Coastline east of Falmouth.
A mere 36nm, and we managed to make it last all day. A detour into Fowey rewarded with the water view of this small, pretty  port town. Nestled on a narrow and crowded waterway bristling with the inevitable castles. 
In the late afternoon we anchored in Cawsan Bay outside the entrance to Plymouth Harbor, departure point of the Mayflower,  the ship that transported the first English separatist, known today as the Pilgrims, from Plymouth to the New World in 1620, and of Captain Cooks 1768 exploration fleet which subsequently found eastern Australia and then went on to circumnavigate. Plenty of history here to come back and explore.

Weather turned a bit rough overnight and when we pulled out at zero dark hundred the sea level cloud had shrouded the coast  in grey mush. We ploughed on east to Dartmouth, a further 33 miles.

Arrival well before dark enabled us to get anchored and dingy ashore to have a quick look around before the arrival of Pam and Jon Choate ex "Tweed", sailing friends from years together in Queensland and Asia. The harbor master charges twelve pound per day to anchor here because the river bed is owned by Prince Charles!!!.
Start Point lighthouse looms in the mist.

Pam and Jon arrived on Saturday morning so we sat round on Taipan and reminisced over victuals. Sunday was raining cats and dogs but we braved the weather, moved the car across the river and had a brief explore. In the afternoon we had a good look round this neat little village of Dart. Took a drive out to the Agatha Christy mansion "Greenhills" although we didn't go in, and generally enjoyed a little touring including Brixham and the replica ship Golden Hind which Sir Francis Drake used to circumnavigate the globe between 1577-80.
Replica of Drakes Golden Hind. Brixham.
Our good friends departed on Monday after a hearty breakfast at Al Fresco, and we readied the good ship Taipan for departure. 

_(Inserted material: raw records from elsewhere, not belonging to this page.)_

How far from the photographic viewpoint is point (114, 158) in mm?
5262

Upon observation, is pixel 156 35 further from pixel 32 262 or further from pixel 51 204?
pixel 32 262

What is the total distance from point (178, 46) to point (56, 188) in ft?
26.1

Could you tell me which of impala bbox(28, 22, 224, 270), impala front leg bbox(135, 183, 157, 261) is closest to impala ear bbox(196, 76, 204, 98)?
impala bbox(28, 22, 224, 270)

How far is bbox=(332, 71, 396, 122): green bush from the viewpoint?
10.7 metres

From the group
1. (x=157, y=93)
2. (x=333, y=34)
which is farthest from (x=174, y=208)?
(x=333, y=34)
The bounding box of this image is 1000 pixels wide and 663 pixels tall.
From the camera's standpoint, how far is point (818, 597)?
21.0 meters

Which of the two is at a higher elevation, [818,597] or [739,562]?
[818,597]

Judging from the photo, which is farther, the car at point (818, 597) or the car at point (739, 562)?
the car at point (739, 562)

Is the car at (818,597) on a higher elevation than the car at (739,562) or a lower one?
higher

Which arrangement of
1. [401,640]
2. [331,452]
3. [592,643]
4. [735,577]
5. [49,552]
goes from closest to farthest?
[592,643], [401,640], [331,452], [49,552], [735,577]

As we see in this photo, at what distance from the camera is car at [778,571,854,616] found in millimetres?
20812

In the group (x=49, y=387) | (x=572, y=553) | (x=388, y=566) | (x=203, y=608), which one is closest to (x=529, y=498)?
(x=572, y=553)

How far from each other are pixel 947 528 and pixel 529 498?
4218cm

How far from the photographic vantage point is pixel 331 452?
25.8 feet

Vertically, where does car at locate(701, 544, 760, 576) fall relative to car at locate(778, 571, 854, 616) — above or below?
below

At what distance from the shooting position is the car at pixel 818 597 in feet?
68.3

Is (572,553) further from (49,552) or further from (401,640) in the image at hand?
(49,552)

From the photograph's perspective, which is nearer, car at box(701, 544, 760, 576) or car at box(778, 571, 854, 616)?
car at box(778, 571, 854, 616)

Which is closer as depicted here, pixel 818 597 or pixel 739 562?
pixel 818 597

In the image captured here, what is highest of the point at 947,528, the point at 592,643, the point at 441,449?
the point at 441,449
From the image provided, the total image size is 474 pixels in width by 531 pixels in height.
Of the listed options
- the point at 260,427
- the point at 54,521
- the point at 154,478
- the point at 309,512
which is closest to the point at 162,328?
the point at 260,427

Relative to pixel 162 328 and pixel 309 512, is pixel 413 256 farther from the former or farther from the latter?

Next stop Poole to get on with some of the repairs which have been waiting in the wings.
The 8 month old vane pump on the Spectra Watermaker has failed. This will have to be returned to the US before they will replace it with a new one under warranty. Spectra has always been one of our top 10 companies for service but since it was sold it has plummeted to the bottom of the list. 
Jon, Pam, David and Kris. in front of a Medieval house believed to have been built around 1380.
Our Tides Marine Sail Track system has been failing since we left the Bahamas. The clevis pins holding the slugs in the track have been popping off like the buttons on a fat mans trousers!. Tides marine have admitted they had a faulty set of pins  and they have agreed to provide replacement pins. They have also agreed to pay a marina fee to effect the repairs. We have been pretty hampered by the possible failure of these pins and have not had a full main up for several months except in very light conditions. Our original contact with the company was very positive but we will see how it pans out since we have been referred to the UK branch.
We will leave Dartmouth and stop over in Weymouth before making Poole on Wednesday. 

More Photos from the UK South Coast. 

Thursday, 1 September 2016

WE SAILED TO ENGLAND!. September 1st. 2016

A talking point at Mylor Yacht Marina. Much expert analysis on the side lines.
Lands End was glowing in the late afternoon sun on Wednesday as we rounded the south westerly tip of UK. We made the anchorage just off the Newlyn Harbor wall as the sun set after a 21 hour sail from Milford Haven. 
Lands End. The sun shone as we rounded the western most tip of the UK.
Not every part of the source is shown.